Page extract
────────────────────

# Havanese Artwork



## MarinaGirl (Mar 25, 2012)

Here's a series of 4 photos of Emmie that were taken by a professional photographer and printed on canvas. It's a fun piece of art that I now have on my wall at home.


----------



## MarinaGirl (Mar 25, 2012)

I would love to see your Havanese artwork decorating your home.


----------



## Celesthav (Mar 20, 2013)

Jeanne,
Love the pictures of Emmie. She looks so playful and beautiful. The photographer captured her spirit. 
I don't have any pictures of Maggie hanging on the wall (yet). Hoping to by Christmas! 
Thanks for the inspiration!
Jeanne & Maggie


----------



## krandall (Jun 11, 2009)

LOVE it!!!


----------



## whimsy (Apr 3, 2010)

awww..that is just adorable


----------



## shimpli (Mar 24, 2010)

Beautiful! Love it!


----------



## Marbel (May 20, 2014)

Very nice


----------



## Adorable_Zeke (May 31, 2014)

Cool idea. Love the idea and your new artwork!

.


----------



## Keanu (Aug 12, 2014)

Very beautiful


----------



## Pucks104 (Aug 16, 2012)

What a great piece!


----------



## Thumper (Feb 18, 2007)

That's really cute! I want one


----------



## sandypaws (Aug 8, 2012)

MarinaGirl said:


> Here's a series of 4 photos of Emmie that were taken by a professional photographer and printed on canvas. It's a fun piece of art that I now have on my wall at home.

────────────────────

Data provided
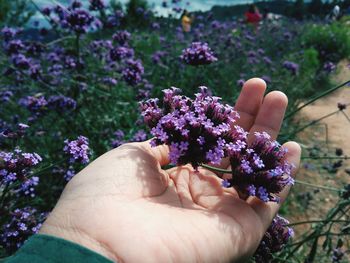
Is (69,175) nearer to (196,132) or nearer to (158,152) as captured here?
(158,152)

────────────────────

Objective
Write the next part of the forum thread on Havanese artwork, picking up right after its last line. You don't need the data to do this.

Task answer
That is amazing, Jeanne. I absolutely love it. What a nice piece of artwork to have and so unique.

BTW, I'm sorry I referred to you as "Jeanne and Maggie" in your post about Tyler's strange ailment. I know your little black beauty is Emmie. My bad.


----------



## nlb (Feb 26, 2012)

Fun!


----------



## Deacon Blues (Nov 22, 2013)

Can't show Rory those, she'd be jealous!


----------



## Cody010414 (Mar 23, 2014)

Beautiful photos of Emmie!


----------



## Suzi (Oct 27, 2010)

I bet that looks great on your wall. I've been trying to sell photo paintings and lately I like just editing pictures like the background.I found a really good printer here in Oregon who prints on canvas and I was able to paint on top and add some extra textures. I'ts expensive but the quality of the printing is so nice.


----------



## Sparkle (May 17, 2012)

That is such a great piece of art, Jeannie! Emmie's a doll anyway.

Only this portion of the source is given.